CONCORD, N.H. (CBS) -- New Hampshire Gov. Chris Sununu said Wednesday that he's expecting 100 to 200 Afghan refugees to arrive in the state soon.

"We imagine in the next few weeks potentially that we'll be seeing some of the initial Afghan refugees arrive here in New Hampshire after what is clearly a pretty thorough and diligent process," he said at a news conference.

New Hampshire typically welcomes a "couple hundred" refugees a year from countries around the world. Sununu said he participated on a call Tuesday night with the Homeland Security secretary and other governors to discuss the refugees evacuated from Afghanistan when the Taliban took over in August.

"Before any of these refugees come onto the U.S. mainland, the screening process starts," Sununu said, adding that organizations in the state were notified about the timeline for the incoming refugees Wednesday morning.

He said that refugees undergo a biometric screening and are vetted against databases within the FBI, terrorism databases and Border Patrol. Electronic devices are also scrutinized "for any information that may be questionable," and refugees are personally interviewed by anti-terrorism experts.

Refugees enter the U.S. at military bases around the country, and stay there for a period of time until they are medically cleared.

"It doesn't mean they arrive tomorrow," the governor said. "They have to go through all these steps."

Sununu said he was "reassured" by the measures.

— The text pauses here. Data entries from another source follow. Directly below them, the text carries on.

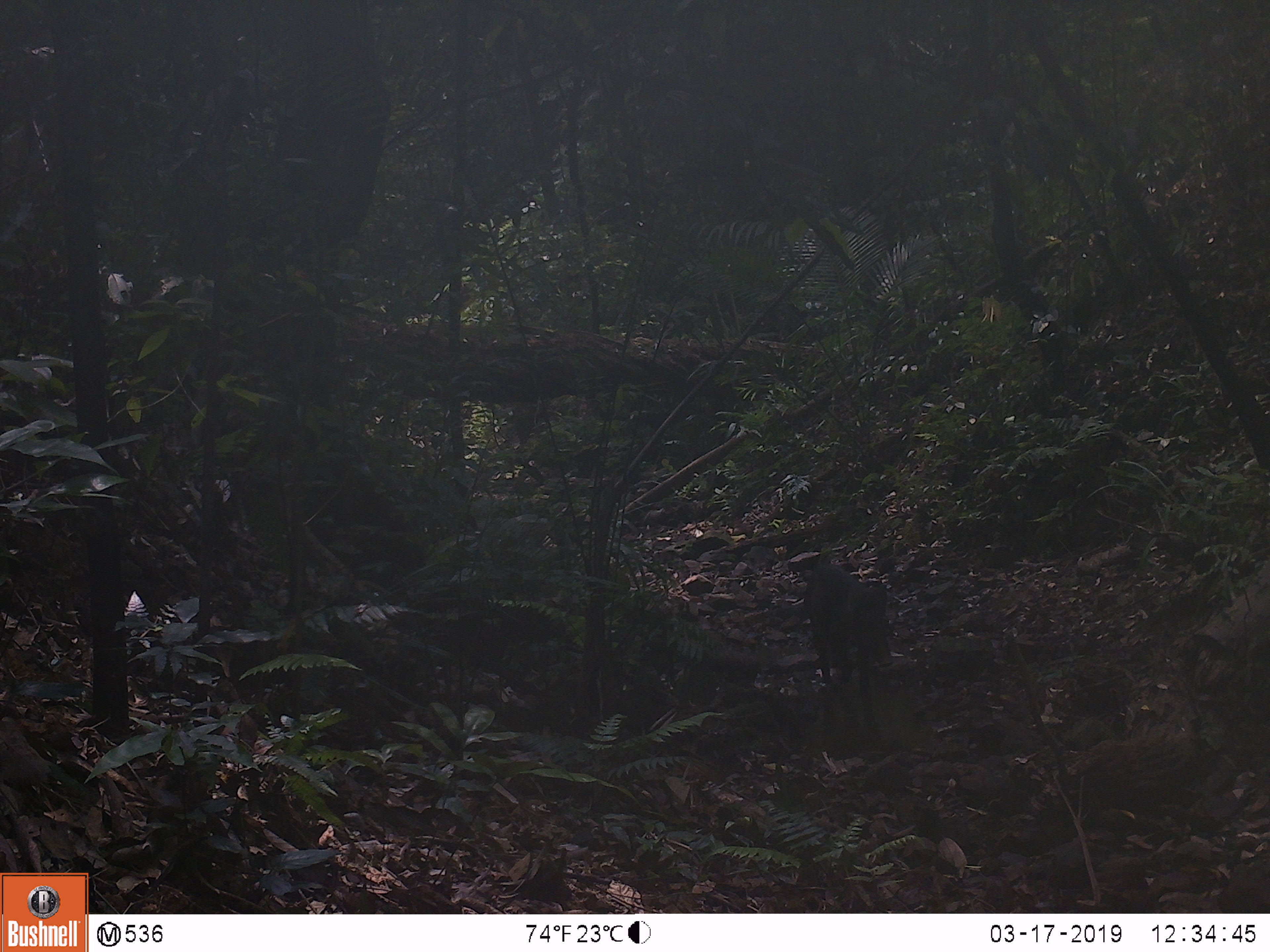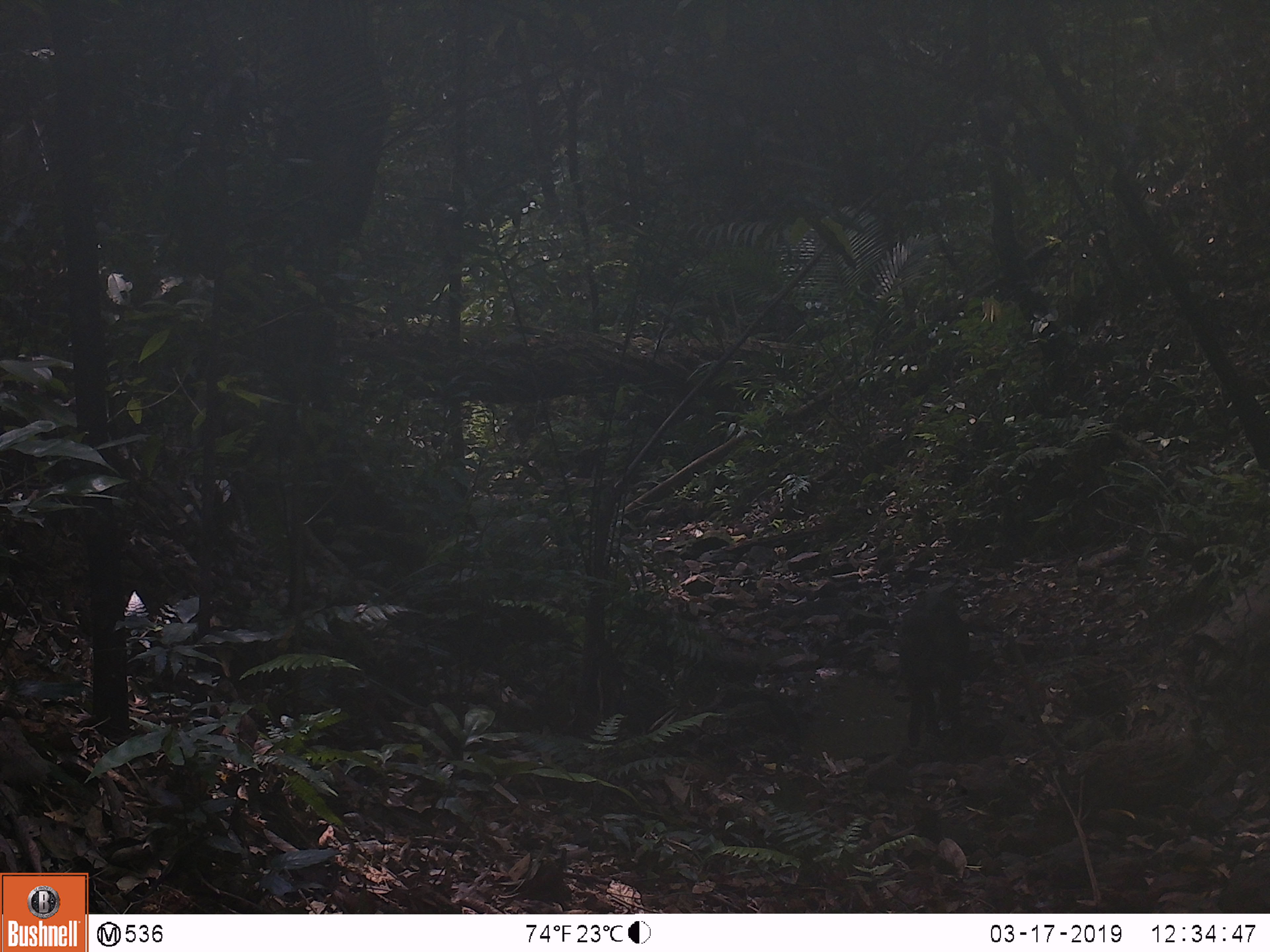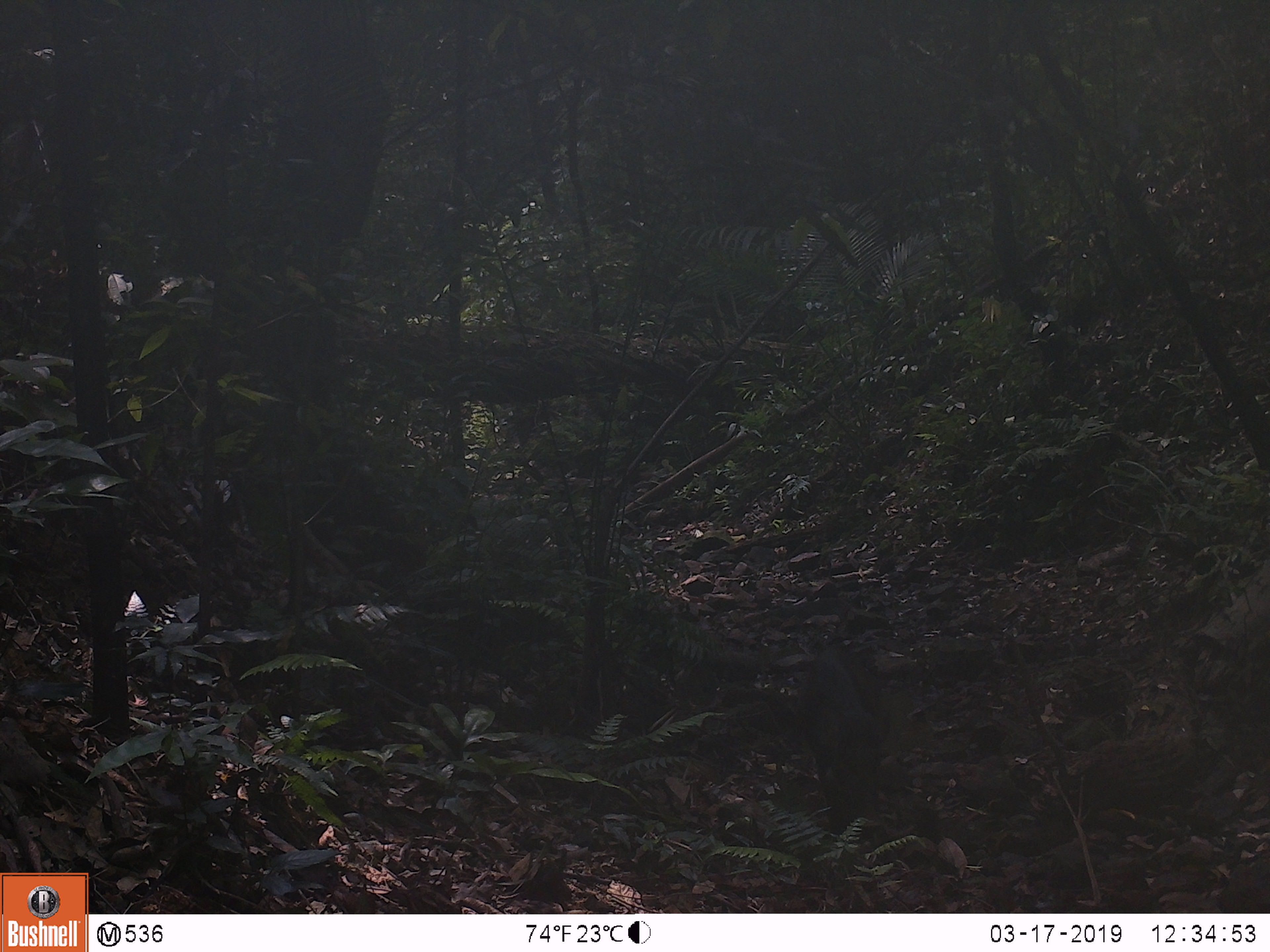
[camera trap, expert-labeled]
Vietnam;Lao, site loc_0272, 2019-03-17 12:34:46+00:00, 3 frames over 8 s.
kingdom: Animalia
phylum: Chordata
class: Mammalia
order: Artiodactyla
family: Suidae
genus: Sus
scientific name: Sus scrofa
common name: eurasian wild pig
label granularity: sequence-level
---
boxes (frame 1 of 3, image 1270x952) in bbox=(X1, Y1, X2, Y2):
eurasian wild pig: bbox=(802, 562, 895, 730)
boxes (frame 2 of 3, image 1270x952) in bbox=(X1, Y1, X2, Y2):
eurasian wild pig: bbox=(897, 596, 970, 747)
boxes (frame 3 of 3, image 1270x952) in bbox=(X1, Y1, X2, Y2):
eurasian wild pig: bbox=(799, 645, 890, 834)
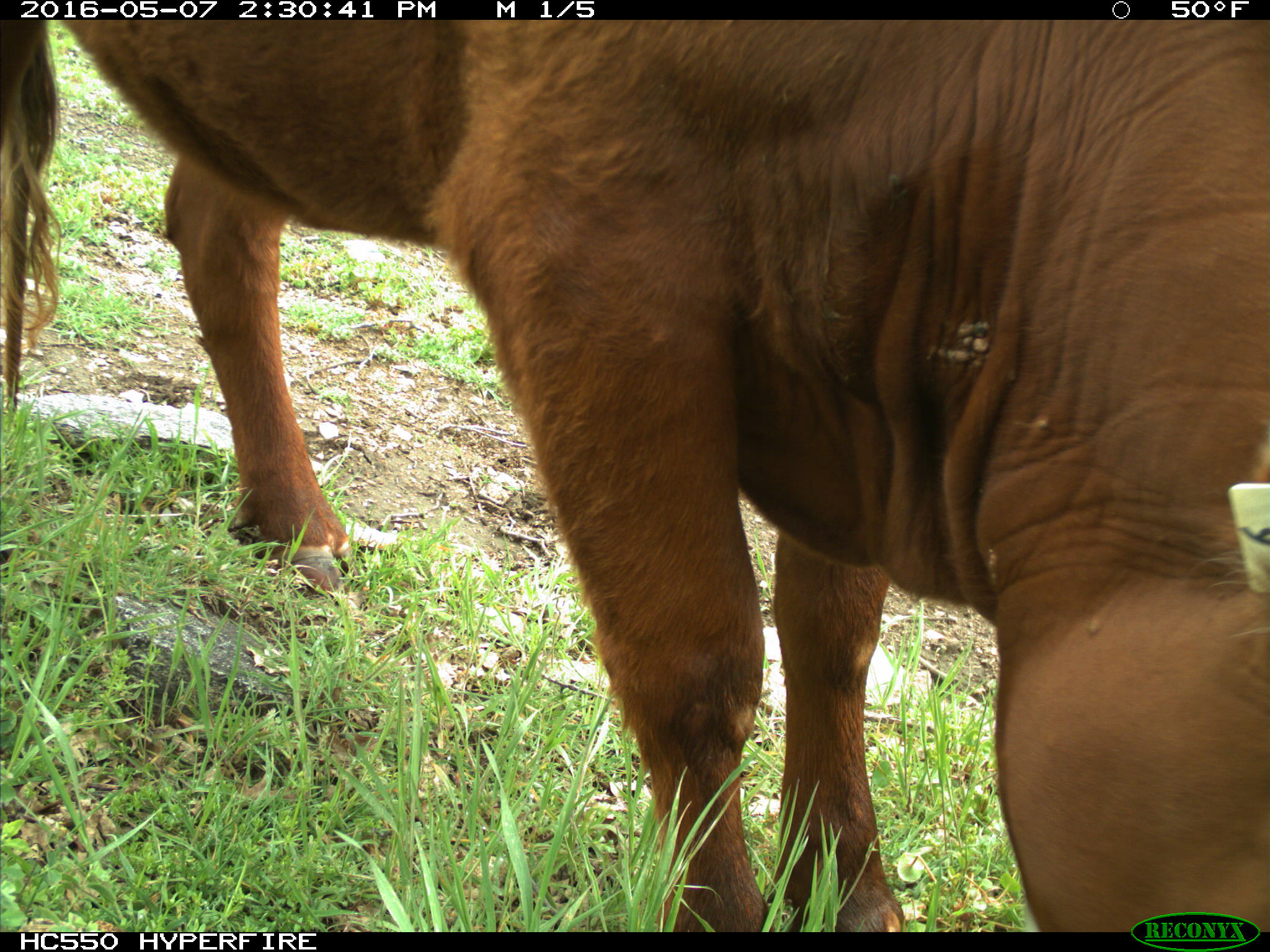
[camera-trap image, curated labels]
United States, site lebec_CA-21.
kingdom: Animalia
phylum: Chordata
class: Mammalia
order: Artiodactyla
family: Bovidae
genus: Bos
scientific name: Bos taurus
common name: domestic cow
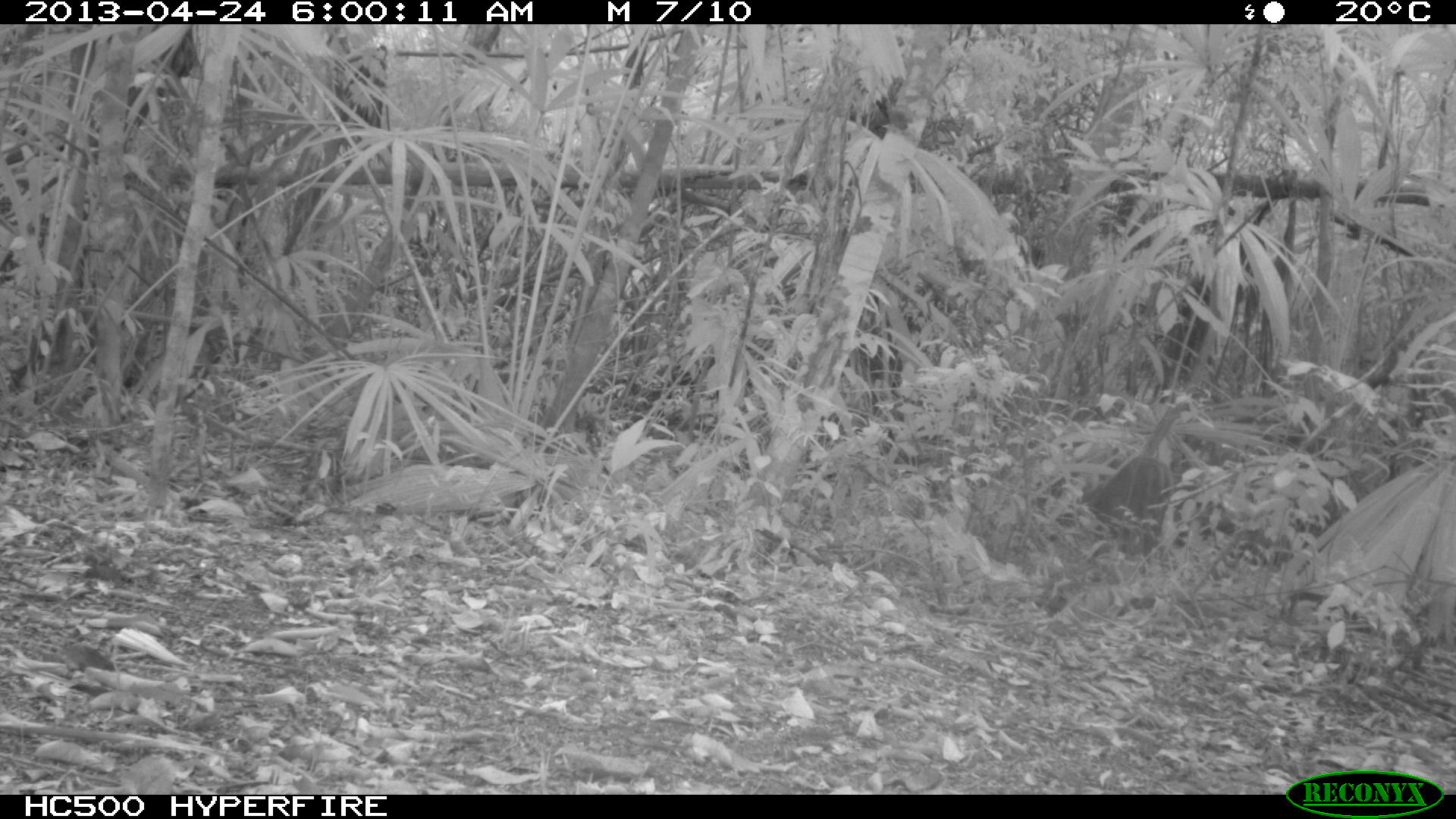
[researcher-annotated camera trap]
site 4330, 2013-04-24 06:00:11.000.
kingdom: Animalia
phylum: Chordata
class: Mammalia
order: Artiodactyla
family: Cervidae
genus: Mazama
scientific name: Mazama temama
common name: central american red brocket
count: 1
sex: female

"That's more information than we've ever been given about political refugees that come into the United States or the state of New Hampshire," he said.

More than 50,000 Afghan refugees are expected to settle in the United States. CBS News reports that the effort to resettle Afghan refugees in America faces major hurdles, with issues ranging from the uncertain immigration status of many evacuees, to limited social resources and permanent housing for the new arrivals.

"This is a very traumatized population that is coming from a crazy, chaotic evacuation system and is going to be put in a place where they are basically left to fend for themselves unless agencies are able to mobilize the private support to make it work," Erol Kekic, a senior vice president at Church World Service, one of the main resettlement agencies, told CBS News.